Source document:
MONDAY MAN: Neil driven to give
LOVE THY NEIGHBOUR isn’t just the name of Neil Rowe’s charity, but a mantra he says has shaped the majority of his life.
It all started for him growing up in the 1980s and early ’90s in Brighton, St Michael. All around him were pockets of poverty from which he wasn’t immune.
He was raised in a happy but humble nuclear home. His mother, Myrna Inniss, worked at a gas station, the Shamrock supermarket and at a manufacturing factory in Grazettes Industrial Park. At one point she even worked two jobs at once to “make ends meet”.
“I witnessed as a boy growing up, she doing her best trying to provide everything for me, mostly a proper education for me in terms of being able to send me lessons,” he told the DAILY NATION.
But even with the love of his parents, grandmother, uncles, aunts and cousins, though he understood his situation, a young Rowe couldn’t comprehend how vastly different it really was. That was, until he began to interact more with his school and neighbourhood friends.
“Back then some of my friends would have certain toys my parents couldn’t afford to buy,” he said. “I used to go by some friends that had those things and play, but at other times we would pitch marbles, fly kites, made muddy cou cou, sometimes we would run about, climb trees – guava, mangoes. As boys growing up we would play rounders and catchers in the clammy cherry trees. When it came to brand name . . . mine was Bata or Flames.
“My childhood days were fun, to be quite honest, but I knew there were things that I wasn’t fortunate to have so I had to make do with whatever my mother and father could provide back then.”
He began to appreciate the old adage that little with content is great gain.
The soft-spoken Rowe said it taught him never to be ungrateful.

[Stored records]

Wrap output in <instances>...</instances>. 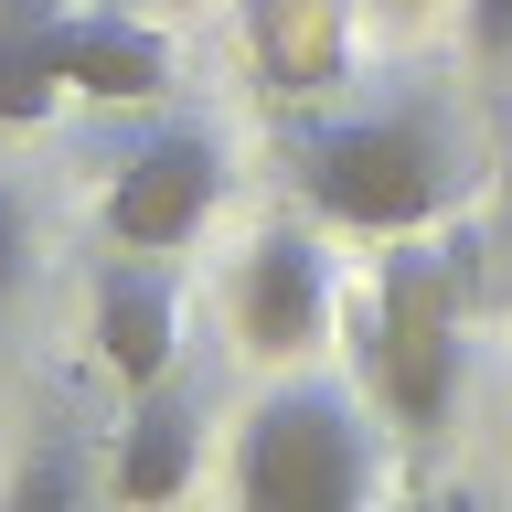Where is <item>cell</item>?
Returning a JSON list of instances; mask_svg holds the SVG:
<instances>
[{"instance_id":"obj_1","label":"cell","mask_w":512,"mask_h":512,"mask_svg":"<svg viewBox=\"0 0 512 512\" xmlns=\"http://www.w3.org/2000/svg\"><path fill=\"white\" fill-rule=\"evenodd\" d=\"M288 182L320 224L352 235H427L470 203V150L448 128L438 96H384V107H342L288 139Z\"/></svg>"},{"instance_id":"obj_4","label":"cell","mask_w":512,"mask_h":512,"mask_svg":"<svg viewBox=\"0 0 512 512\" xmlns=\"http://www.w3.org/2000/svg\"><path fill=\"white\" fill-rule=\"evenodd\" d=\"M214 203H224V139L203 118H160L107 171V235L139 256H182L214 224Z\"/></svg>"},{"instance_id":"obj_7","label":"cell","mask_w":512,"mask_h":512,"mask_svg":"<svg viewBox=\"0 0 512 512\" xmlns=\"http://www.w3.org/2000/svg\"><path fill=\"white\" fill-rule=\"evenodd\" d=\"M96 352H107V374H118L128 395L182 363V288H171L160 256L128 246V256L96 267Z\"/></svg>"},{"instance_id":"obj_6","label":"cell","mask_w":512,"mask_h":512,"mask_svg":"<svg viewBox=\"0 0 512 512\" xmlns=\"http://www.w3.org/2000/svg\"><path fill=\"white\" fill-rule=\"evenodd\" d=\"M54 75H64V96H96V107H150V96L171 86V32L139 22V11H118V0H96V11L64 0Z\"/></svg>"},{"instance_id":"obj_11","label":"cell","mask_w":512,"mask_h":512,"mask_svg":"<svg viewBox=\"0 0 512 512\" xmlns=\"http://www.w3.org/2000/svg\"><path fill=\"white\" fill-rule=\"evenodd\" d=\"M470 54L480 64H512V0H470Z\"/></svg>"},{"instance_id":"obj_2","label":"cell","mask_w":512,"mask_h":512,"mask_svg":"<svg viewBox=\"0 0 512 512\" xmlns=\"http://www.w3.org/2000/svg\"><path fill=\"white\" fill-rule=\"evenodd\" d=\"M384 491V427L363 384L342 374H288L267 384L235 427V502L256 512H352Z\"/></svg>"},{"instance_id":"obj_10","label":"cell","mask_w":512,"mask_h":512,"mask_svg":"<svg viewBox=\"0 0 512 512\" xmlns=\"http://www.w3.org/2000/svg\"><path fill=\"white\" fill-rule=\"evenodd\" d=\"M22 267H32V203L0 182V299L22 288Z\"/></svg>"},{"instance_id":"obj_5","label":"cell","mask_w":512,"mask_h":512,"mask_svg":"<svg viewBox=\"0 0 512 512\" xmlns=\"http://www.w3.org/2000/svg\"><path fill=\"white\" fill-rule=\"evenodd\" d=\"M235 331L267 363H299V352L331 342V256H320L310 224H256L246 267H235Z\"/></svg>"},{"instance_id":"obj_12","label":"cell","mask_w":512,"mask_h":512,"mask_svg":"<svg viewBox=\"0 0 512 512\" xmlns=\"http://www.w3.org/2000/svg\"><path fill=\"white\" fill-rule=\"evenodd\" d=\"M395 11H416V0H395Z\"/></svg>"},{"instance_id":"obj_3","label":"cell","mask_w":512,"mask_h":512,"mask_svg":"<svg viewBox=\"0 0 512 512\" xmlns=\"http://www.w3.org/2000/svg\"><path fill=\"white\" fill-rule=\"evenodd\" d=\"M459 278H448V256L406 246V256H384V278H374V320H363V374H374L384 416L395 427H448L459 416Z\"/></svg>"},{"instance_id":"obj_9","label":"cell","mask_w":512,"mask_h":512,"mask_svg":"<svg viewBox=\"0 0 512 512\" xmlns=\"http://www.w3.org/2000/svg\"><path fill=\"white\" fill-rule=\"evenodd\" d=\"M54 22H64V0H0V128H43L54 118Z\"/></svg>"},{"instance_id":"obj_8","label":"cell","mask_w":512,"mask_h":512,"mask_svg":"<svg viewBox=\"0 0 512 512\" xmlns=\"http://www.w3.org/2000/svg\"><path fill=\"white\" fill-rule=\"evenodd\" d=\"M192 470H203V395L182 384V363L160 384H139L128 395V427H118V459H107V491L118 502H171V491H192Z\"/></svg>"}]
</instances>
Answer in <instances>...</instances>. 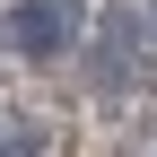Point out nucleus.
<instances>
[{
    "mask_svg": "<svg viewBox=\"0 0 157 157\" xmlns=\"http://www.w3.org/2000/svg\"><path fill=\"white\" fill-rule=\"evenodd\" d=\"M87 44V0H9L0 9V52L26 70H52Z\"/></svg>",
    "mask_w": 157,
    "mask_h": 157,
    "instance_id": "f257e3e1",
    "label": "nucleus"
},
{
    "mask_svg": "<svg viewBox=\"0 0 157 157\" xmlns=\"http://www.w3.org/2000/svg\"><path fill=\"white\" fill-rule=\"evenodd\" d=\"M0 157H44V140H35L26 122H0Z\"/></svg>",
    "mask_w": 157,
    "mask_h": 157,
    "instance_id": "f03ea898",
    "label": "nucleus"
},
{
    "mask_svg": "<svg viewBox=\"0 0 157 157\" xmlns=\"http://www.w3.org/2000/svg\"><path fill=\"white\" fill-rule=\"evenodd\" d=\"M140 26H148V44H157V0H148V9H140Z\"/></svg>",
    "mask_w": 157,
    "mask_h": 157,
    "instance_id": "7ed1b4c3",
    "label": "nucleus"
}]
</instances>
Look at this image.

Your task: Carry on the profile of Neil Rowe, picking up after its final sentence. Nothing in the listing is needed here.

Exercise answer:
Even before his graduation from the then St James Secondary School, Rowe fancied construction and building and decided to follow that path by pursuing vocational training. He went on to further his studies in construction supervision before spending a few years in the field, firstly working for a major construction firm in Barbados and later as a subcontractor for various companies.
It was fulfilling work for a while, but sometimes after his days were complete, often the satisfaction was missing. So in 2006, he quit construction as his instincts were pushing him to work with the elderly and disadvantaged people in society.
Fortunately, he found a job that he could do just this, but after several years, the father of three felt an urge to make an even greater contribution.
“I have always had a passion for helping people. From the age of 16 I wanted to start my own charity and to be able to give back to the less fortunate. Growing up in the environs of Black Rock, I realised a lot of people, not only in the Black Rock area but across Barbados, have been seeing severe hardships.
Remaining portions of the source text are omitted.